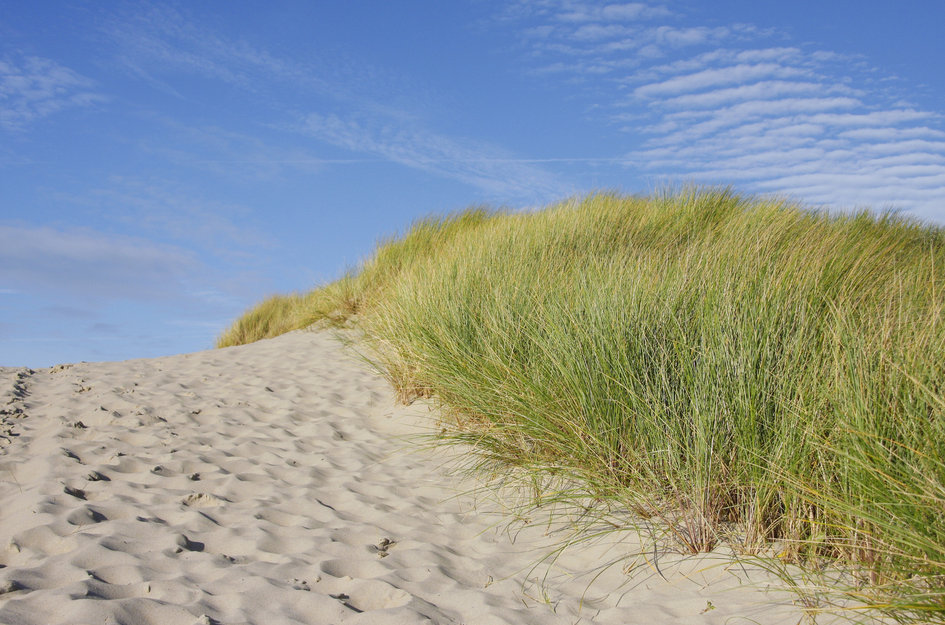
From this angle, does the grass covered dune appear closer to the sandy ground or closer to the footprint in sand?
the sandy ground

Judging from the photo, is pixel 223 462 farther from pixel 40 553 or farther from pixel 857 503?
pixel 857 503

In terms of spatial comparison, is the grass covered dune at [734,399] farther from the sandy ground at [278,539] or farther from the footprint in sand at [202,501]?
the footprint in sand at [202,501]

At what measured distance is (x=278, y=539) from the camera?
3.10m

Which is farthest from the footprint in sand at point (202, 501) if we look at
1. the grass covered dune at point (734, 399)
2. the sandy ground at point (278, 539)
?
the grass covered dune at point (734, 399)

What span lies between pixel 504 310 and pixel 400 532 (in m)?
1.83

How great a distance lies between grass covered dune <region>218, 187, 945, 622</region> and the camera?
2.22 m

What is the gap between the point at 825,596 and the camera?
224 cm

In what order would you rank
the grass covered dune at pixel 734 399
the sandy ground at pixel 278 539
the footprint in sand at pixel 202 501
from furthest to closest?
1. the footprint in sand at pixel 202 501
2. the sandy ground at pixel 278 539
3. the grass covered dune at pixel 734 399

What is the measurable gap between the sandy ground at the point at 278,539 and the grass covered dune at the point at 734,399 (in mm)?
308

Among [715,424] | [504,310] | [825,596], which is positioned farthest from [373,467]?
[825,596]

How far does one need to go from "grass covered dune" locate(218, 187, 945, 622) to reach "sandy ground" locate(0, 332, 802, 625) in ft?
1.01

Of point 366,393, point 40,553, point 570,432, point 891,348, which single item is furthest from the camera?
point 366,393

- - -

Set task ▸
Copy out every line of the material above exactly, skipping the pictures.

Answer to the problem ▸
From this angle, does the grass covered dune appear closer to the sandy ground or closer to the footprint in sand?
the sandy ground

Judging from the photo, is pixel 223 462 farther from pixel 40 553 or farther from pixel 857 503?
pixel 857 503

In terms of spatial comparison, is the grass covered dune at [734,399] farther from the sandy ground at [278,539] or farther from the footprint in sand at [202,501]?
the footprint in sand at [202,501]

At what measured distance is (x=278, y=539) from the camera?
3.10m

Which is farthest from the footprint in sand at point (202, 501) if we look at
1. the grass covered dune at point (734, 399)
2. the sandy ground at point (278, 539)
?
the grass covered dune at point (734, 399)

What span lies between pixel 504 310 and pixel 400 532 (in m)?
1.83

How great a distance lies between grass covered dune <region>218, 187, 945, 622</region> and the camera?
2.22 m

What is the gap between the point at 825,596 and the camera?
224 cm

In what order would you rank
the grass covered dune at pixel 734 399
the sandy ground at pixel 278 539
the footprint in sand at pixel 202 501
from furthest to closest?
1. the footprint in sand at pixel 202 501
2. the sandy ground at pixel 278 539
3. the grass covered dune at pixel 734 399

What is the measurable gap between the sandy ground at the point at 278,539 and the grass covered dune at the point at 734,399 (in mm)?
308

Among [715,424] | [504,310] | [825,596], which is positioned farthest from [373,467]?
[825,596]

How far does one need to go from "grass covered dune" locate(218, 187, 945, 622) to reach "sandy ground" locate(0, 332, 802, 625) in ft?
1.01

Of point 366,393, point 40,553, point 570,432, point 891,348, which single item is furthest from the camera?
point 366,393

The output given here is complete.